III. Data Manipulation and Visualization

1. Data Wrangling

Three datasets were used in this project:

  • Census Data: demographic variables from the ACS 2009 and 2017 for census tracts in Dallas County.

  • DART Railway Station Data: Dallas transit data in geojson format from the DART transit system

  • Crime Data: Case-level burglary crime data between Jan 2017 to Dec 2017

1.1 Fetch Census Data

Variables we were interested in this projects are:

  • Total population

  • White population percentage

  • Percentage of adults who are Bachelor Degree holders

  • Median household income (adjusted for inflation)

  • Median rent (adjusted for inflation)

# ---- 2009 Census Data -----
tracts09 <-  
  get_acs(geography = "tract", variables = c("B25026_001E","B02001_002E","B15001_050E",
                                             "B15001_009E","B19013_001E","B25058_001E",
                                             "B06012_002E"), 
          year=2009, state= 48, county= 113, geometry=T) %>% 
  st_transform('EPSG:32138')


tracts09 <- 
  tracts09 %>%
  dplyr::select( -NAME, -moe) %>%
  spread(variable, estimate) %>%
  dplyr::select(-geometry) %>%
  rename(TotalPop = B25026_001, 
         Whites = B02001_002,
         FemaleBachelors = B15001_050, 
         MaleBachelors = B15001_009,
         MedHHInc = B19013_001, 
         MedRent = B25058_001,
         TotalPoverty = B06012_002)


tracts09 <- 
  tracts09 %>%
  mutate(pctWhite = ifelse(TotalPop > 0, Whites / TotalPop, 0),
         pctBachelors = ifelse(TotalPop > 0, ((FemaleBachelors + MaleBachelors) / TotalPop * 100), 0),
         pctPoverty = ifelse(TotalPop > 0, TotalPoverty / TotalPop, 0),
         year = "2009") %>%
  dplyr::select(-Whites,-FemaleBachelors,-MaleBachelors,-TotalPoverty)

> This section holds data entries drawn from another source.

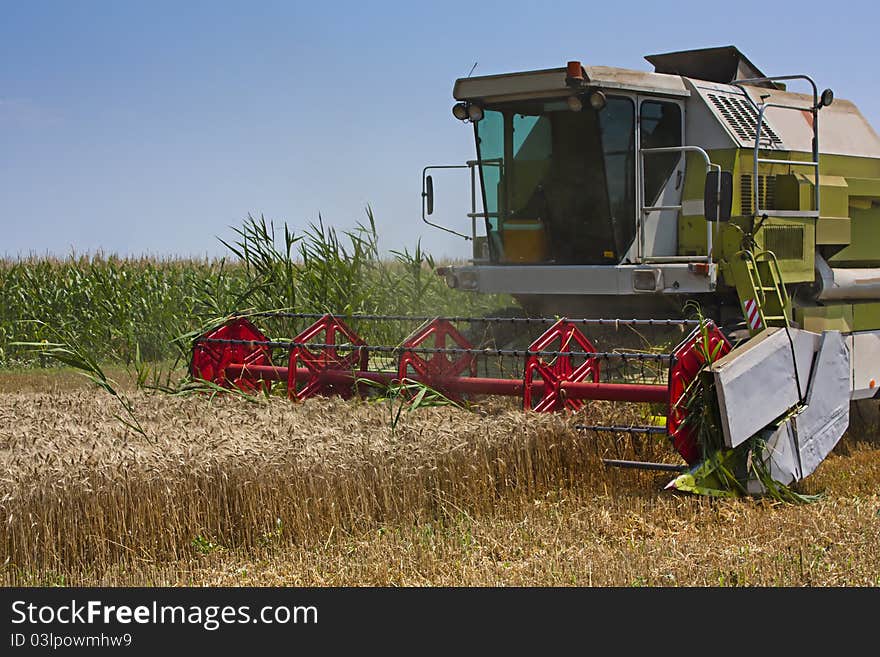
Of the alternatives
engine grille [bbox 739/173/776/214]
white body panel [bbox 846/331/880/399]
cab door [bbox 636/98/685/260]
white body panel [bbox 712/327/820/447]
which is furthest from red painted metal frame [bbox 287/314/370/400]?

# ---- 2017 Census Data -----

tracts17 <- 
  get_acs(geography = "tract", variables = c("B25026_001E","B02001_002E","B15001_050E",
                                             "B15001_009E","B19013_001E","B25058_001E",
                                             "B06012_002E"), 
          year=2017, state= 48, county= 113, geometry=T, output="wide") %>%
  st_transform('EPSG:32138') %>%
  rename(TotalPop = B25026_001E, 
         Whites = B02001_002E,
         FemaleBachelors = B15001_050E, 
         MaleBachelors = B15001_009E,
         MedHHInc = B19013_001E, 
         MedRent = B25058_001E,
         TotalPoverty = B06012_002E) %>%
  dplyr::select(-NAME, -starts_with("B")) %>% #-starts_with("B") awesome!
  mutate(pctWhite = ifelse(TotalPop > 0, Whites / TotalPop,0),
         pctBachelors = ifelse(TotalPop > 0, ((FemaleBachelors + MaleBachelors) / TotalPop * 100),0),
         pctPoverty = ifelse(TotalPop > 0, TotalPoverty / TotalPop, 0),
         year = "2017") %>%
  dplyr::select(-Whites, -FemaleBachelors, -MaleBachelors, -TotalPoverty) 

# --- Combining 09 and 17 data ----

allTracts <- rbind(tracts09,tracts17)

1.2 Load Dallas Transit Data

Showed in Figure 1.1, DART has 74 stations, spreading from Downtown to multiple directions updated to 2017.

ggplot() + 
  geom_sf(data= Dallas) +
  geom_sf(data=D_Stops, 
          aes(color = 'orange'), 
          show.legend = "point", size= 2) +
  scale_colour_manual(values = c("orange"),
                      labels = 'Stations',
                      name = ' ') +
  labs(title="Dallas Transit Stops", 
       subtitle=" ", 
       caption="Figure 1.1") + 
  plotTheme() +
  theme(plot.title = element_text(color = "darkred", size=15, face="bold"))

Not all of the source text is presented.